The research study was supported by moneying from the U.S. National Science Foundation; the Camille and Henry Dreyfus Postdoctoral Program in Environmental Chemistry; and the Research Foundation for the State University of New York.

Genetically crafted bacteria can convert glucose into a fatty acid, which can then be changed into hydrocarbons called olefins. In a study, researchers genetically crafted such E. coli to convert glucose into a class of fatty acids, which the group then transformed into a hydrocarbon called an olefin. Wang and associates have shown that genetically crafted E. coli can convert glucose into a class of fatty acids, which can then be changed into hydrocarbons called olefins. Currently, it takes 100 glucose molecules to produce about 8 olefin particles, Wang says. She would like to improve that ratio, with a focus on coaxing the E. coli to produce more of the 3-hydroxy fatty acids for every gram of glucose consumed.

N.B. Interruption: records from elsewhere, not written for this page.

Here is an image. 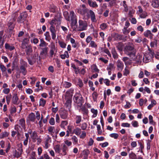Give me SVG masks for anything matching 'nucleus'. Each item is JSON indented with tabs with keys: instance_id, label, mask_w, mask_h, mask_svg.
Segmentation results:
<instances>
[{
	"instance_id": "obj_38",
	"label": "nucleus",
	"mask_w": 159,
	"mask_h": 159,
	"mask_svg": "<svg viewBox=\"0 0 159 159\" xmlns=\"http://www.w3.org/2000/svg\"><path fill=\"white\" fill-rule=\"evenodd\" d=\"M44 35L45 36V39L47 41L49 42L51 39V37L49 32L48 31L46 32L44 34Z\"/></svg>"
},
{
	"instance_id": "obj_49",
	"label": "nucleus",
	"mask_w": 159,
	"mask_h": 159,
	"mask_svg": "<svg viewBox=\"0 0 159 159\" xmlns=\"http://www.w3.org/2000/svg\"><path fill=\"white\" fill-rule=\"evenodd\" d=\"M46 103V101L43 98H41L39 100V105L43 107Z\"/></svg>"
},
{
	"instance_id": "obj_12",
	"label": "nucleus",
	"mask_w": 159,
	"mask_h": 159,
	"mask_svg": "<svg viewBox=\"0 0 159 159\" xmlns=\"http://www.w3.org/2000/svg\"><path fill=\"white\" fill-rule=\"evenodd\" d=\"M61 21V19L60 18H59L58 20L56 18H54L52 19L49 23L51 25V26L50 28L52 27V28H55L54 25L57 24L58 22H60Z\"/></svg>"
},
{
	"instance_id": "obj_55",
	"label": "nucleus",
	"mask_w": 159,
	"mask_h": 159,
	"mask_svg": "<svg viewBox=\"0 0 159 159\" xmlns=\"http://www.w3.org/2000/svg\"><path fill=\"white\" fill-rule=\"evenodd\" d=\"M121 4L125 8V11H127L128 8L127 5L126 4V2L125 1H123L121 2Z\"/></svg>"
},
{
	"instance_id": "obj_50",
	"label": "nucleus",
	"mask_w": 159,
	"mask_h": 159,
	"mask_svg": "<svg viewBox=\"0 0 159 159\" xmlns=\"http://www.w3.org/2000/svg\"><path fill=\"white\" fill-rule=\"evenodd\" d=\"M57 10V7L54 5L51 6L50 8V11L51 12L54 13L56 12Z\"/></svg>"
},
{
	"instance_id": "obj_13",
	"label": "nucleus",
	"mask_w": 159,
	"mask_h": 159,
	"mask_svg": "<svg viewBox=\"0 0 159 159\" xmlns=\"http://www.w3.org/2000/svg\"><path fill=\"white\" fill-rule=\"evenodd\" d=\"M61 152H60V155L62 156H65L67 154V151H68V148L66 145L64 144L61 148Z\"/></svg>"
},
{
	"instance_id": "obj_7",
	"label": "nucleus",
	"mask_w": 159,
	"mask_h": 159,
	"mask_svg": "<svg viewBox=\"0 0 159 159\" xmlns=\"http://www.w3.org/2000/svg\"><path fill=\"white\" fill-rule=\"evenodd\" d=\"M28 15L26 12H23L20 13L17 19V22L19 23H24L25 20Z\"/></svg>"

Genetically crafted germs can transform glucose into a fatty acid, which can then be changed into hydrocarbons called olefins. To grow such germs, scientists add the microorganisms to flasks filled with nutrients (the yellow broth) and shake them in an incubator to motivate oxygen circulation, as imagined here. Credit: Douglas Levere/ University at Buffalo
In a brand-new study, genetically crafted E. coli eat glucose, then help turn it into particles discovered in gasoline
It seems like modern-day alchemy: Transforming sugar into hydrocarbons found in fuel.
Thats exactly what researchers have actually done.